McCalpinJohn · ‎09-24-2019

I have seen this behavior on my Xeon Platinum 8160 and Xeon Platinum 8280 boxes. The boost in performance only applies for low thread counts. My results show local performance to be higher when using more than 3-5 threads -- the details depend on the ratio of reads/writebacks/streaming stores. For small thread counts, the remote results are slightly higher if "LLC Prefetch" is enabled in the BIOS (not the default in our systems), but the difference is small. In some cases single-thread performance is faster with allocating stores than with streaming stores -- see notes at http://sites.utexas.edu/jdm4372/2018/01/01/notes-on-non-temporal-aka-streaming-stores/

The STREAM Copy values of ~10 GB/s for a single thread on SKX correspond to 5 GB/s of read traffic and 5 GB/s of write traffic. This convention may not match the way you are counting Bytes.

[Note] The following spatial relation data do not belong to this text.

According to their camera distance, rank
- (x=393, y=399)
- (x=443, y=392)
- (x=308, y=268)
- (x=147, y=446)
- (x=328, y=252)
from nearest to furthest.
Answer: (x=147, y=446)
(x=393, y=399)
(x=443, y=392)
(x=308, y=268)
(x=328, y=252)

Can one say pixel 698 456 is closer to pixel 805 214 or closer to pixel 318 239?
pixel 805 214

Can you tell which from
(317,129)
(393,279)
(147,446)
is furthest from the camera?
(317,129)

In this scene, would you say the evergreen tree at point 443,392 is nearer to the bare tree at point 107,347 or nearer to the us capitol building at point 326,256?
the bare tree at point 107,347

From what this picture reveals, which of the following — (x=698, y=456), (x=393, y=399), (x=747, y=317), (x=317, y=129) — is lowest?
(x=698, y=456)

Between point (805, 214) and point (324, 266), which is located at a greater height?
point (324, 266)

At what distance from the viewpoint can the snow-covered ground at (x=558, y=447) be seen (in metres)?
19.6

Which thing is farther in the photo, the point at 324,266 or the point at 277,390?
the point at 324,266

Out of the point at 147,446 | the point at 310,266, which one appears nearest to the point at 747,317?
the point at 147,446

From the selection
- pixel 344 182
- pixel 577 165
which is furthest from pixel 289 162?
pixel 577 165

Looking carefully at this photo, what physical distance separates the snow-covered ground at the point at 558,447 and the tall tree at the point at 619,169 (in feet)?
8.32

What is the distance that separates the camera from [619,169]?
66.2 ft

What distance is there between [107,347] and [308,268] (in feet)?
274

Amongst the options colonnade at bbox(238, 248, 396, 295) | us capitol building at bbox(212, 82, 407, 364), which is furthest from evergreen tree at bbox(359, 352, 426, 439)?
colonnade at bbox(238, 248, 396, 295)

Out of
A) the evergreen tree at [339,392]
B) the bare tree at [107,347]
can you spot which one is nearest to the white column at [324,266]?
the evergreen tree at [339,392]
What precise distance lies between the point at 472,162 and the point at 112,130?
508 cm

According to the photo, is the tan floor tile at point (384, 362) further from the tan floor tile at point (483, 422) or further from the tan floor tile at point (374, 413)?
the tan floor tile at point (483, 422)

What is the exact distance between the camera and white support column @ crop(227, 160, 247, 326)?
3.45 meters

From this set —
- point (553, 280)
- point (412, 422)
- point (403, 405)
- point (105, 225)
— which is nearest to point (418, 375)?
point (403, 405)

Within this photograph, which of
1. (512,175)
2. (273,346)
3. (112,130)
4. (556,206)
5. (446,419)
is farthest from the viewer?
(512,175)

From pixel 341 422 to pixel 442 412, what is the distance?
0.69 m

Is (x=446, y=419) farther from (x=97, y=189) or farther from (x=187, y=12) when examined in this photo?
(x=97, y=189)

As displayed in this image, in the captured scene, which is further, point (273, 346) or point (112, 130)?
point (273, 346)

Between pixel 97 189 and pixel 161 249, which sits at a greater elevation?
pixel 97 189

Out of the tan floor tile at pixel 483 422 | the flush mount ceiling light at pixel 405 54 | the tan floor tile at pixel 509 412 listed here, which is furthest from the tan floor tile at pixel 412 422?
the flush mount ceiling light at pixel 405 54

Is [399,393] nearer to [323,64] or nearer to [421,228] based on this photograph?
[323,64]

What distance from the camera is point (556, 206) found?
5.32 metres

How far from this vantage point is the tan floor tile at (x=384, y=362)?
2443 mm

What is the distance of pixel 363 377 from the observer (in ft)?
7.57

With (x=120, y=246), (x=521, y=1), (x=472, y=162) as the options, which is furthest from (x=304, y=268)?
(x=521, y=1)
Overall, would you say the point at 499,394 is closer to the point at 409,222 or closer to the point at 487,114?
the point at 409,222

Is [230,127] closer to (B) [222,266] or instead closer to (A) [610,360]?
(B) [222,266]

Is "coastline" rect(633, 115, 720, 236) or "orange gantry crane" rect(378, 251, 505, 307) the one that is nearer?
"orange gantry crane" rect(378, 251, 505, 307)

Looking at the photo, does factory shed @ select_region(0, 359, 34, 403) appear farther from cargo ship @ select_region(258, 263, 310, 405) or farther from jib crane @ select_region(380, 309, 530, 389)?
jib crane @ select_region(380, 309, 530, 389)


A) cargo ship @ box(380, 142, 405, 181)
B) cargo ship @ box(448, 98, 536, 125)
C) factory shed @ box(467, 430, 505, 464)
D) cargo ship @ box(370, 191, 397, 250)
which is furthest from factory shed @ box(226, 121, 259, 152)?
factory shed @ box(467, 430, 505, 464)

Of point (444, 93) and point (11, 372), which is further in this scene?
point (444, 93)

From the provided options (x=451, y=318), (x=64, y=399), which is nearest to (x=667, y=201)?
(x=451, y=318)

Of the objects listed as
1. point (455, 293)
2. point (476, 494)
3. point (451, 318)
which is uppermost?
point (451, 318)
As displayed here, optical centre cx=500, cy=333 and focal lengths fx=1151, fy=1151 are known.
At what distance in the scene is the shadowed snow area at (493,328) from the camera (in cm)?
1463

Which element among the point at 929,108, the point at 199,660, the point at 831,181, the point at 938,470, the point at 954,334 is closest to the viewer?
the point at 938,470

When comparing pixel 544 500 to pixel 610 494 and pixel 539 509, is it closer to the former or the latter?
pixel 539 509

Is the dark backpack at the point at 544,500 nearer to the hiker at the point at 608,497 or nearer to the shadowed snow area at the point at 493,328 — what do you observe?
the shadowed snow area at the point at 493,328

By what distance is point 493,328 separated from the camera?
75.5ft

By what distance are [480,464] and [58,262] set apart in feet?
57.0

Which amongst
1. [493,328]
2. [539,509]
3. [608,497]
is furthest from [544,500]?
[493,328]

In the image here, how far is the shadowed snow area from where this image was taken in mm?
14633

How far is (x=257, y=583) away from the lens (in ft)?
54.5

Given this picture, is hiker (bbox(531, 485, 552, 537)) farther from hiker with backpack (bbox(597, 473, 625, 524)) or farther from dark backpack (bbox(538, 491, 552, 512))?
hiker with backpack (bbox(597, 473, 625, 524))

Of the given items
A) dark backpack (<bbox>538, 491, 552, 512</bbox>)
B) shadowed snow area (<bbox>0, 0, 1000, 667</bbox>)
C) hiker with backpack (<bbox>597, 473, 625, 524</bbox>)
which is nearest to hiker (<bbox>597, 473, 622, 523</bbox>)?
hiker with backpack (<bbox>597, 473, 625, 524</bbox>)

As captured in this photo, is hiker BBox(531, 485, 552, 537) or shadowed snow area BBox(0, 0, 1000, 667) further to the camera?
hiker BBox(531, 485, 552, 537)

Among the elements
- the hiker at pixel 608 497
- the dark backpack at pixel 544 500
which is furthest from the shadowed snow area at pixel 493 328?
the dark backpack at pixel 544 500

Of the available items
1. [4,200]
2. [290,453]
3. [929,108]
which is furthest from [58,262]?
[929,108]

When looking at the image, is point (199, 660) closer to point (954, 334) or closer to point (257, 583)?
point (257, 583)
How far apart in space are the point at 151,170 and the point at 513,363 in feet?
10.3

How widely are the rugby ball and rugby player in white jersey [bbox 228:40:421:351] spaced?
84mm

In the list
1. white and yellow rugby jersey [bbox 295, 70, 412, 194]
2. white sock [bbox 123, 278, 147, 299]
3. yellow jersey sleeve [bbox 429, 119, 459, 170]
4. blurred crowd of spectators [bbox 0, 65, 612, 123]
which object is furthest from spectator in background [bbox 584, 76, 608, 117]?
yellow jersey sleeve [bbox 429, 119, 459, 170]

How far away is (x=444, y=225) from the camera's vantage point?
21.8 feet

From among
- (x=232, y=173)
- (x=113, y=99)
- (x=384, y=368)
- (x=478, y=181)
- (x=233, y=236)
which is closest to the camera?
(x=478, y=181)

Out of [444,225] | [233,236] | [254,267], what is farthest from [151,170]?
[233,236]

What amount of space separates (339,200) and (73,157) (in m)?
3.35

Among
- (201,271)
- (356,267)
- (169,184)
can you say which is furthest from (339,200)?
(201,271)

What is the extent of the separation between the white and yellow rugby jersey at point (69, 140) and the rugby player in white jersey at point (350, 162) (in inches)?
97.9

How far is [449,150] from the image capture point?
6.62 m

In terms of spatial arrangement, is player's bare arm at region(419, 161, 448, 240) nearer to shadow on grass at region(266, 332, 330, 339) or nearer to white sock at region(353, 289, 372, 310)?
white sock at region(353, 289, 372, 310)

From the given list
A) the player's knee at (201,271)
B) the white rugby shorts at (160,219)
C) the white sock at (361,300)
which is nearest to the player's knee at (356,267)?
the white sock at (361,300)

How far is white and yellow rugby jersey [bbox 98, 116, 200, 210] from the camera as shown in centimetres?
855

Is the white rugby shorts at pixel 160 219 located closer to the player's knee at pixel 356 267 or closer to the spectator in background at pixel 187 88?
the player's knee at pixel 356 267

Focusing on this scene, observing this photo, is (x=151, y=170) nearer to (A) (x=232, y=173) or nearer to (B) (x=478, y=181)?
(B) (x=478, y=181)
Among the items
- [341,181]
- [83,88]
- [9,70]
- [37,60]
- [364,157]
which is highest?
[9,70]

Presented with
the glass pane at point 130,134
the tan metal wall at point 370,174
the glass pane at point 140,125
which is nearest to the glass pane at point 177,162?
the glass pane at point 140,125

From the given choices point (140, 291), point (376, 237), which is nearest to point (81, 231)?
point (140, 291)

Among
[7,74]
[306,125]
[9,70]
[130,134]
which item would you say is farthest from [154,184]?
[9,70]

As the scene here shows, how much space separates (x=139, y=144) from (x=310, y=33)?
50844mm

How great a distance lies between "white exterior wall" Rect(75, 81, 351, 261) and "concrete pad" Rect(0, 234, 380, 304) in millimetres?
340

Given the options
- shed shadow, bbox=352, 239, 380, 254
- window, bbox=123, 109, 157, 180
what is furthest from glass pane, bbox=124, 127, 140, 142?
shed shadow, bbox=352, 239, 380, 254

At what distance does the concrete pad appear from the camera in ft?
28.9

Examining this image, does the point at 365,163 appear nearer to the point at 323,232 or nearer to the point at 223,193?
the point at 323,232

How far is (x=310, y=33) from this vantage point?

I don't think I ever got around to doing a detailed analysis of this anomalously high remote bandwidth -- it is generally a small effect (except for the store-only case, which is not a significant overhead in any applications that I know of).

With multi-threaded code there should be no problem getting better performance with local memory than with remote memory. You will need to use most (perhaps all) of the cores in a socket to reach asymptotic local memory bandwidth levels.

View solution in original post

Byington__Benjamin · ‎09-20-2019

I guess I forgot to mentioned that I'm compiling with icpc 17.0.4 (gcc version 6.3.1 compatibility).

McCalpinJohn · ‎09-24-2019

I have seen this behavior on my Xeon Platinum 8160 and Xeon Platinum 8280 boxes. The boost in performance only applies for low thread counts. My results show local performance to be higher when using more than 3-5 threads -- the details depend on the ratio of reads/writebacks/streaming stores. For small thread counts, the remote results are slightly higher if "LLC Prefetch" is enabled in the BIOS (not the default in our systems), but the difference is small. In some cases single-thread performance is faster with allocating stores than with streaming stores -- see notes at http://sites.utexas.edu/jdm4372/2018/01/01/notes-on-non-temporal-aka-streaming-stores/

The STREAM Copy values of ~10 GB/s for a single thread on SKX correspond to 5 GB/s of read traffic and 5 GB/s of write traffic. This convention may not match the way you are counting Bytes.

I don't think I ever got around to doing a detailed analysis of this anomalously high remote bandwidth -- it is generally a small effect (except for the store-only case, which is not a significant overhead in any applications that I know of).

With multi-threaded code there should be no problem getting better performance with local memory than with remote memory. You will need to use most (perhaps all) of the cores in a socket to reach asymptotic local memory bandwidth levels.

Byington__Benjamin · ‎09-26-2019

Thank you so much for responding.

I did in fact misunderstand how STREAM was counting bytes. That eliminates the rough factor of two I was seeing between the STREAM output report and my computations for my own application.

You mention that you observe the faster remote bandwidth for streaming operations is only significantly different for store-only workloads. In my own tests I saw the significant difference (over 2x) when populating the 32GB destination from replicating the 286KB input, but it involved the same number of load and store instructions regardless of the input data size. Does the fact that the input is small enough to fit in cache mean I'm still really effectively in a "store only" scenario? Or is this potentially just a quirk in my particular hardware? I guess I'm still a bit confused how/if streaming loads and stores interact with the cache.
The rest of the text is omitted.